YOUR OBJECTIVE:
Though the entries hold pictures, only their text should be duplicated, exactly and in full.
[THE DATA — start]
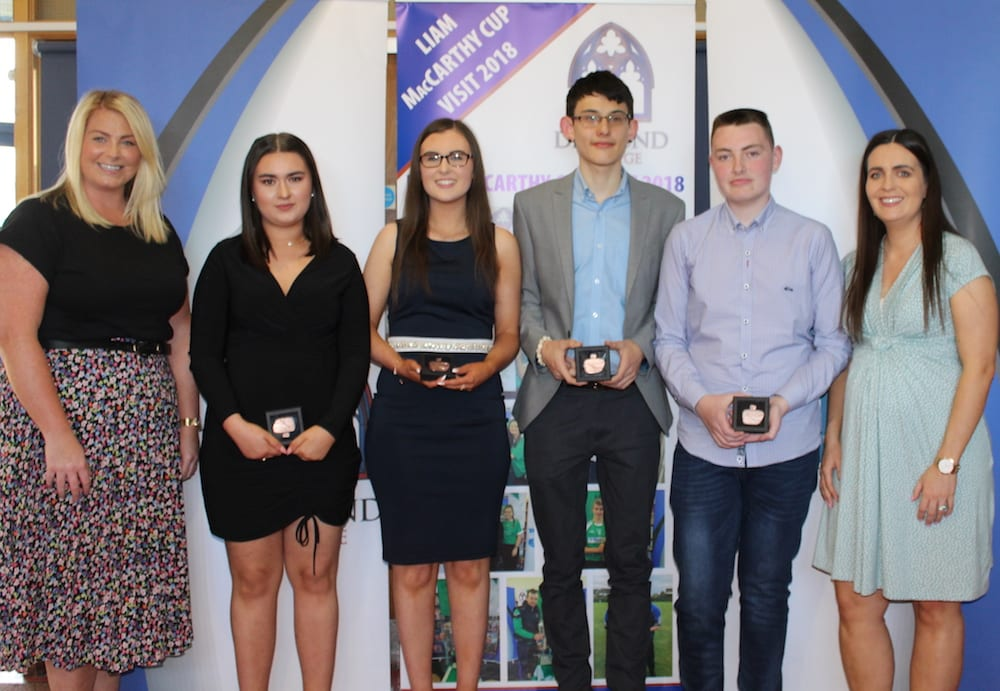 Megan Romo, Mary Sexton, Ronan Mullane and Willie Quilligan receiving their Gaisce Award from Ms Ryan and Ms Culhane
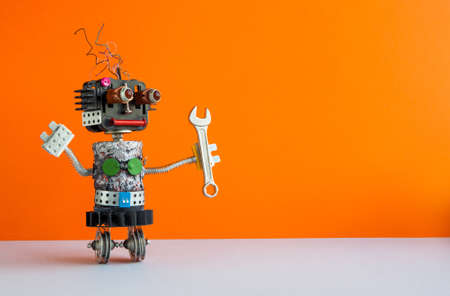 Robot handyman with hand wrench. Fixing maintenance concept. Creative design mechanic two weels robotic character. Orange wall, gray floor background. Copy space.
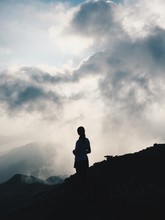 Woman Standing On Silhouette Field Against Cloudy Sky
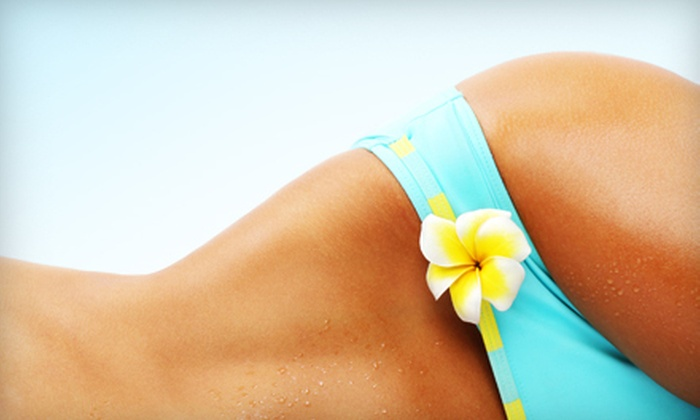 ZipTanz - Multiple Locations: One Month of Unlimited UV or Spray Tanning at ZipTanz (Up to 58% Off). Three Options Available.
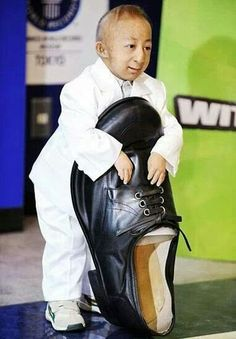 Smallest man of the world with the shoe of the tallest man in the world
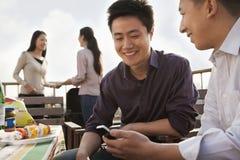 Amis à l'aide du téléphone portable au barbecue de dessus de toit Photo stock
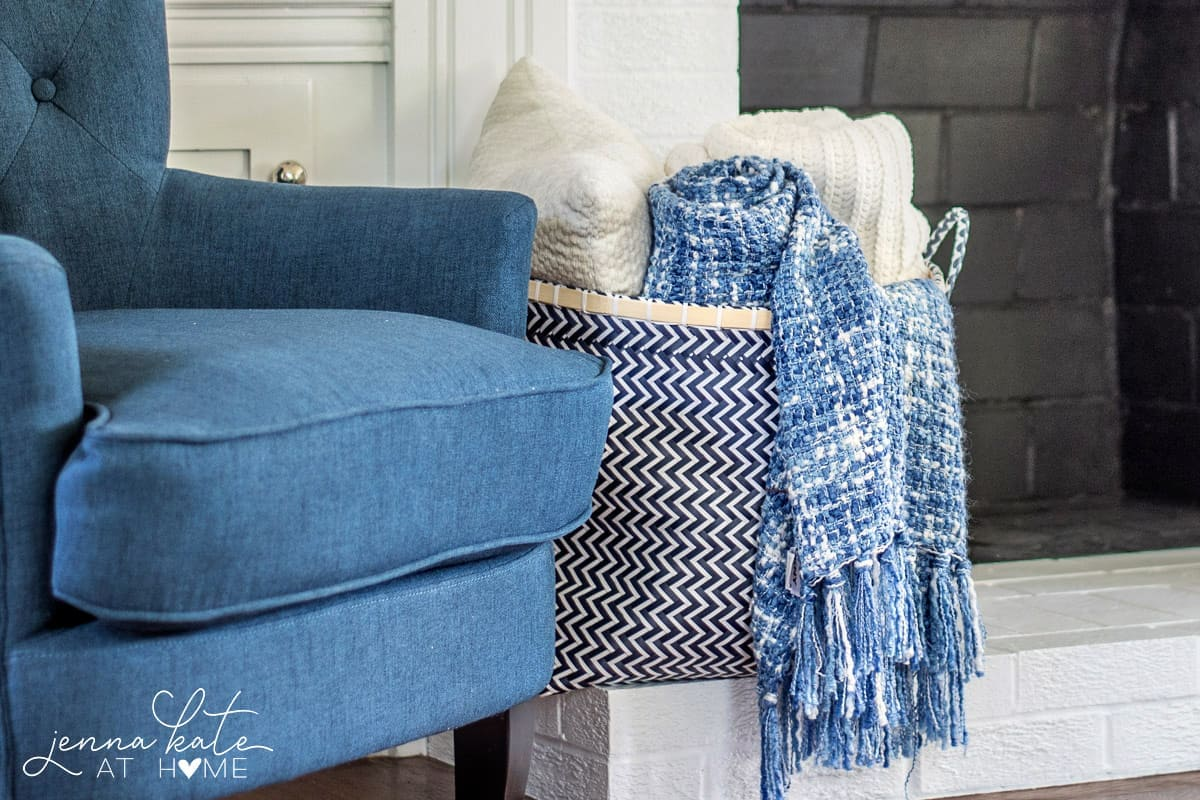 Cozy throws add warmth and texture to this navy blue coastal inspired living room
[THE DATA — finish]
EXPECTED ANSWER:
 Megan Romo, Mary Sexton, Ronan Mullane and Willie Quilligan receiving their Gaisce Award from Ms Ryan and Ms Culhane
 Robot handyman with hand wrench. Fixing maintenance concept. Creative design mechanic two weels robotic character. Orange wall, gray floor background. Copy space.
 Woman Standing On Silhouette Field Against Cloudy Sky
 ZipTanz - Multiple Locations: One Month of Unlimited UV or Spray Tanning at ZipTanz (Up to 58% Off). Three Options Available.
 Smallest man of the world with the shoe of the tallest man in the world
 Amis à l'aide du téléphone portable au barbecue de dessus de toit Photo stock
 Cozy throws add warmth and texture to this navy blue coastal inspired living room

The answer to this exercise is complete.